Currently, nobody has serious plans to send another probe to Uranus or Neptune, a true shame in my opinion. Both planets are hard to get to, of course, and to put a probe in orbit (like Cassini orbiting Saturn) would require figuring out how to manage fuel between high speed to get the robot there in a reasonable amount of time and braking once it arrived. And unlike with Voyager 2, the planets are no longer in the ideal position for a “grand tour”, so successive flybys aren’t practical. But isn’t it worth it? Just look at these newly processed images of the planets by Emily Lakdawalla! They’re interesting! 

* Thanks to the Latinization of the name, we lost the initial O, but a closer spelling to the original Greek would be Ouranos, pronounced roughly “OOrahnes”. Many of us compromise by pronouncing it “YURehnes”, with the accent on the first syllable and a secondary stress on the second.

9 responses to “Cracking jokes about Uranus makes you look like an…”

  1. I really do wonder when we might get another close up look at the ice giants. They’re both rather fascinating worlds…

  2. Yo momma’s so ugly scientists call her acne The Great Red Spot. She’s so fat we just discovered a new moon orbiting her. She’s so stupid scientists use her head to simulate the vacuum of space.

    If Uranus emits less energy to space than it receives, I assume that it is either warming up or it is storing the excess energy somehow?

  3. These are examples of some dry biology and science jokes that seem to permeate the environment no matter how much you try to discourage them.
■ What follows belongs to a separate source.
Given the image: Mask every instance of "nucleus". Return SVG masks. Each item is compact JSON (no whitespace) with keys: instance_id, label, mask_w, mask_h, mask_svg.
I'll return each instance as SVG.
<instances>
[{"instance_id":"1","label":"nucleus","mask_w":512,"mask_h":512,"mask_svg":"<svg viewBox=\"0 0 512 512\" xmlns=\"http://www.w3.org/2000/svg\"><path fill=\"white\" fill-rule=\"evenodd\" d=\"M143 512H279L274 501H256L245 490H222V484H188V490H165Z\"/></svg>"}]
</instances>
  4. I would really like to see the name changed back to the Greek Ouranos, which would pretty much put an end to these jokes. Sending orbiters to both Uranus and Neptune is something we should be doing and would amount to far better use of US tax dollars than a decade of two wars in Iraq and Afghanistan.

    1. If the name has even the most passing semblance to a body part you’re going to get jokes. There are chemistry jokes about miazole and urazole.

      And everyone loves a war, you can really get behind killing bad people far away in a way you just can’t with improving mankind’s collective knowledge.

  5. Agreed! I’m not sure when ‘yourANUS’ came into vogue, but yeah, I always pronounce it ‘yourAHnos’. Then I immediately say ‘and Uranus is the only planet in our solar system whose moons are not named after mythological characters’ – just to change the subject.

    1. Oh geez, I totally forgot to mention that, even though I planned to! Putting an update in now….

  6. Porlock Junior Avatar
    Porlock Junior

    That god just has an unfortunate name, relative to modern English phonetics. Call it yourAHnus all you like, but the OED preferred pronunciation, on both sides of the pond, is Youranus, or, you know, Urinous. All of its listed pronunciations start with a you- and not an oo- sound.

    I learned this many years ago, when The Magazine of Fantasy and Science Fiction (F&SF) published a retraction of its caption for a previous issue’s cover art. From memory: Station under construction on Triton, Uranus in the background. A reader noted that Uranus looked awfully big in the picture as viewed from Neptune’s larger moon, and they confessed:

    Much though the admission may pain us,
    We concede our behavior’s been heinous.
    We vow in the future
    To read proof with due care [sorry, that’s what they wrote]
    And keep Triton remote from Uranus.
    (Though all that’s aestheticallly pure in ous
    Insists that the word should be URanus.)

    In fact I don’t clearly remember how they spelled the final word to make it clear that they intended Urinous. In any case, I didn’t think at the time that the choice of one or the other made much difference.

    As to dirty-minded chemistry, I admit that my high-school friends and I were much amused by the thought of Na2U2O7 and the like. Who knew that sodium could do that?

    But how about a 5-member aromatic ring, analogous to pyrrole, but with arsenic in place of nitrogen? I’m just glad that in our innocent youth we knew nothing of arsole.

    Clean, non-vulgar chemical names also exist. How about the chloride salt of trivalent curium? Yep, curious chloride.

    1. I used to work the graveyard shift in the chem lab in exchange for oxidizers. Yeah, I got paid the nitrate.